In conversation with Denver-based rap artist Jelie for the BBG Blog
"Bradlie Jones, who goes by the moniker of Jelie, is a multi-talented rapper and producer who is at the fulcrum of an evolving Hip Hop scene. Jelie pronounced “Jel-eye” is a very different and uniquely wired musician who isn’t afraid to break the rules and push the boundaries of our perception with her deeply layered lyricism and well-crafted production. Born and raised in Denver Colorado, Jelie has a drive, a focus, and a tenacity that will lead her to become a relentless and unstoppable force in the independent Hip Hop circuit. Jelie is making music that is driven by a desire to motivate, inspire, and tell her story her way." [from Jelie's website] Jelie teaches at our BBG Denver chapter, and performed at We're Here Fest in Fort Collins.

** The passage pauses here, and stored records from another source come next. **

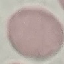
result: no malaria parasites detected
image_type: automatically extracted cell patch, resized to 64 × 64 pixels
stain: Giemsa
capture: smartphone through the microscope eyepiece
preparation: thin smear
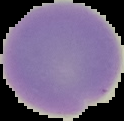 Malaria status: uninfected. Image is 124×121 pixels. Cell region segmented out of the field of view; the surrounding area is masked to black. From a thin blood smear.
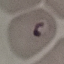

malaria status = parasitized
image type = automatically extracted cell patch, resized to 64 × 64 pixels
preparation = thin blood film
capture = smartphone through the microscope eyepiece
stain = Giemsa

We asked her a few questions to learn more about her background and influences.
How did you first get started in music?
My dad was heavily interested in digital art, like music and film. He went to an Art Institute school but dropped out because it wasn't hands-on, he didn't want to take classes that didn't get him results. He accumulated a bunch of equipment when I was a toddler. Most of it was analog, as computers weren't as prevalent then. I was inspired watching him, and I thought it was cool, so I started rapping. When I was 12, I tried making beats with Fruity Loops and Magix Music Maker, but it was too glitchy to figure out, so I gave up. Then when I was 14, I met a kid in high school who used a different software called Reason. I started making beats in that software because I didn't have money to buy beats as a teenager. Also, I thought if my dad could do it, so could I. I was like a kid in an arcade. I had to get specific tickets or points to win prizes. The prizes were software and equipment. The tickets were social capital, money, and skill. I was hooked!
Did you have any significant mentors or role models in music growing up?

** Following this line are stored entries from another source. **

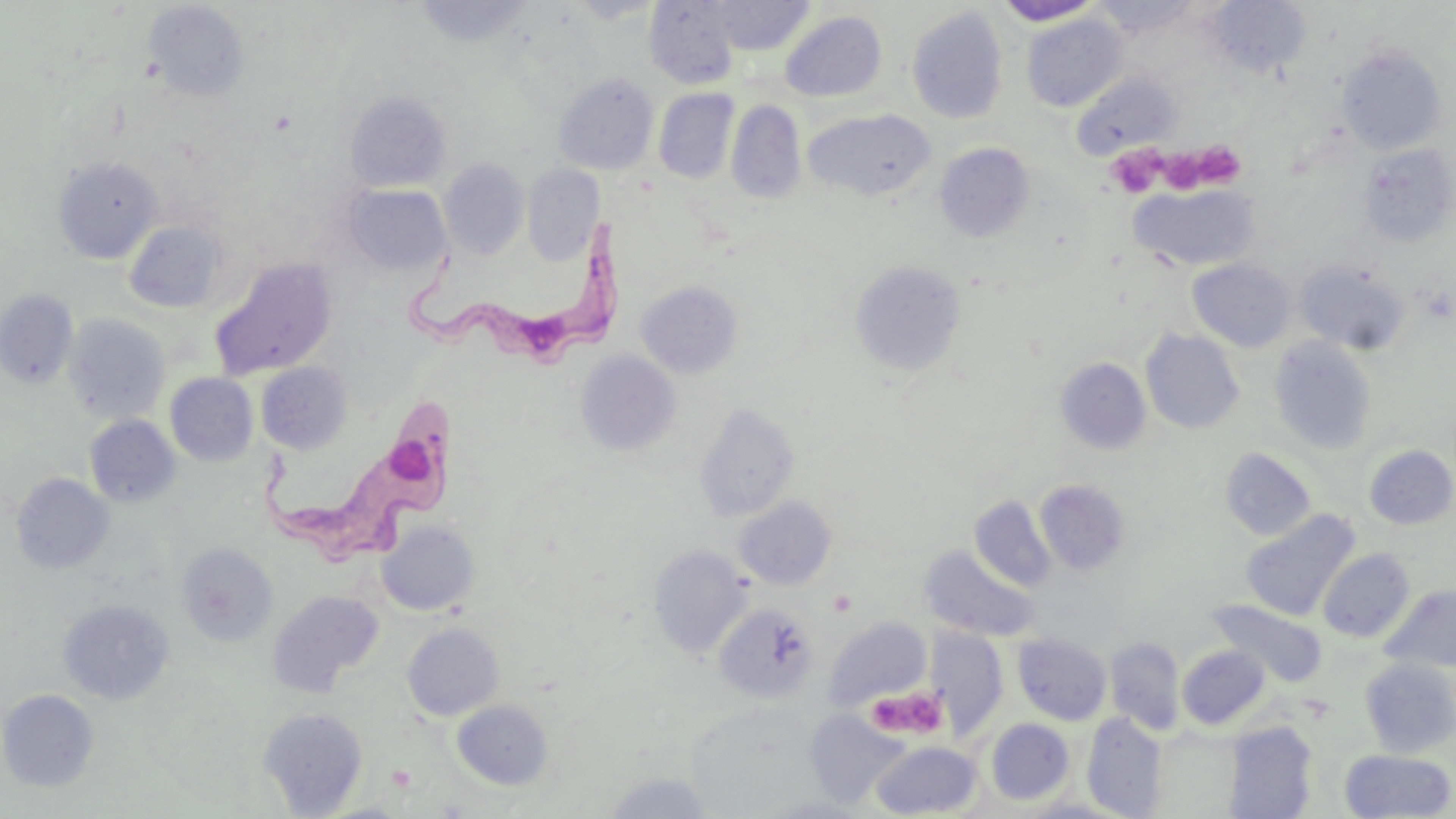
Summary:
  - Coordinate format: approximate bounding boxes as (x1,y1)-(x2,y2) corner pairs in pixels
  - Uninfected red blood cell locations: (566,0)-(665,24), (708,0)-(815,55), (143,1)-(250,101), (414,1)-(534,47), (644,1)-(741,88), (994,1)-(1105,26), (1087,1)-(1204,36), (1207,1)-(1311,77), (907,7)-(1008,125), (780,11)-(887,103), (1022,14)-(1128,111), (1337,45)-(1447,154), (553,72)-(659,174), (1072,73)-(1179,159), (653,88)-(739,184), (344,91)-(451,192), (727,100)-(806,205), (804,110)-(937,202), (934,143)-(1034,243), (1359,143)-(1455,247), (54,158)-(161,262), (440,158)-(530,260), (523,165)-(605,264), (343,183)-(451,275), (1131,183)-(1260,272), (124,221)-(228,313), (210,259)-(337,380), (1188,259)-(1297,351), (851,260)-(966,376), (1295,260)-(1411,355), (636,281)-(743,378), (0,290)-(79,390), (63,313)-(171,424), (1141,329)-(1245,435), (1269,337)-(1378,455), (575,350)-(682,456), (1055,357)-(1151,454), (256,362)-(352,453), (165,373)-(258,466), (694,402)-(801,522), (85,415)-(180,507), (1364,445)-(1456,529), (1220,447)-(1316,541), (11,473)-(114,574), (1035,479)-(1132,575), (734,496)-(837,589), (969,496)-(1056,591), (1240,509)-(1360,622), (376,519)-(480,616), (176,542)-(278,647), (647,545)-(753,658), (920,546)-(1038,641), (1318,548)-(1415,641), (1381,584)-(1456,673), (267,590)-(383,697), (58,599)-(174,705), (1209,599)-(1327,686), (714,603)-(819,704), (823,617)-(932,712), (402,622)-(504,720), (929,629)-(1008,739), (1013,634)-(1112,725), (1104,636)-(1186,736), (1177,644)-(1271,729), (1359,658)-(1456,757), (1,689)-(99,791), (452,699)-(554,790), (258,707)-(369,817), (803,709)-(909,809), (1082,713)-(1168,818), (986,718)-(1075,805), (1223,722)-(1318,818), (871,741)-(982,818), (1340,749)-(1454,818), (601,772)-(717,817), (755,795)-(877,818)
  - Trypanosoma brucei locations: (402,216)-(629,364), (256,399)-(469,566)
  - Platelet locations: (1109,144)-(1162,200), (1201,145)-(1244,191), (1162,151)-(1212,200), (865,685)-(949,741), (388,765)-(417,791)
  - Slide-level diagnosis: Trypanosoma brucei
  - Preparation: thin blood smear
  - Modality: light microscopy
  - Image size: 1456×819 pixels
  - Stain: May-Grünwald-Giemsa
  - Field of view: one of a larger specimen
  - Magnification: 1000x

Other than my dad, I took an interest in the "weirder" side of music: Tech N9ne, Brotha Lynch Hung, and Eminem, to name a few.I remember studying how Hopsin built Funk Volume, how Nicki Minaj structured her punchlines, and how Kendrick Lamar used wordplay. Queen Latifah is another one. She's done everything! She made me feel like I could too!
What do you appreciate most about the Denver music scene? What's the biggest challenge for you?
I appreciate how we're in the middle of the country and influenced by everywhere around us. The biggest challenge for me is knowing most places around us don't know Denver has a music scene, at least in popular music outside of jazz and bluegrass.
What drew you to teaching and getting involved with Beats by Girlz?
I built my teaching skills through a YouTube channel about music production. After graduating college, I started dabbling in in-person teaching. My friend, Vonna Wolf, started volunteering with Beats By Girlz, so there was a natural path for me to volunteer for the Denver chapter she started.
You were named "Ten Colorado Rappers to Watch in 2023". What's on the horizon for you this year?
I'm releasing a ton of music. I'm also growing my Music Tech internet marketing business. I want to normalize the idea of "local" musicians diversifying their income.
Do you have any advice for young women and non-binary folks in music, specifically in the rap scene?
The people who will love your art already exist. You have to find them. Once you find enough of them, word of mouth takes over and they'll find you!